Ratings agencies themselves appear to have factored in fiscal slippages in the current fiscal.

“The ability of emerging markets to use fiscal stimulus to support growth varies a lot," said Shaun Roache, chief Asia-Pacific economist at S&P. “In some cases, including India, high levels of debt and reliance on foreigners to fund current account deficits limits the space to cut taxes or boost spending. Still, using fiscal policy to limit the damage, especially to protect jobs, will be essential if policymakers set the economy up for a recovery later this year."
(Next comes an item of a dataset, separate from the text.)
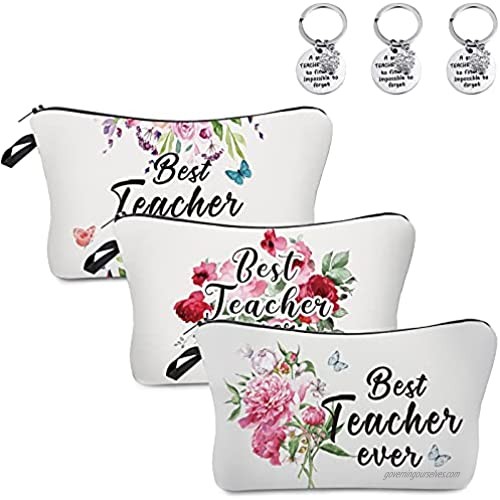 6 Pieces Teacher Appreciation Present Teacher Makeup Bag and Teacher Keychain for Women Teacher Makeup Bag Pencil Pouch for Preschool High School Teachers (Best Teacher Ever)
Measures taken by the U.S. Fed and other large central banks to boost liquidity have reduced upward pressure on the dollar, allowing emerging markets such as India more space to lower interest rates and raise public borrowing, Roache added.

The fiscal metrics are after all only one set of metrics that determine a country’s sovereign ratings. Growth and external vulnerabilities are other crucial determinants. Thanks to low oil prices and the cushion of a comfortable forex cover, India’s external vulnerabilities are low right now. So far, growth downgrades for India have been in line with other emerging markets but the lack of an effective fiscal stimulus could change that in the coming months.

Without a credible plan to revive the economy, the government risks undermining growth as well as fiscal metrics. A sharp decline in growth over the medium term would crimp government revenues and lead to much wider deficits than anticipated. It would also likely add to the growing pile of bad loans, strain an already fragile financial sector, and raise the eventual bank recapitalization costs for the government. The risk of a sovereign downgrade will become much more acute under such circumstances. India would harm rather than improve her rating prospects by walking down that path.

At the moment, fiscal prudence demands higher spending, not belt-tightening.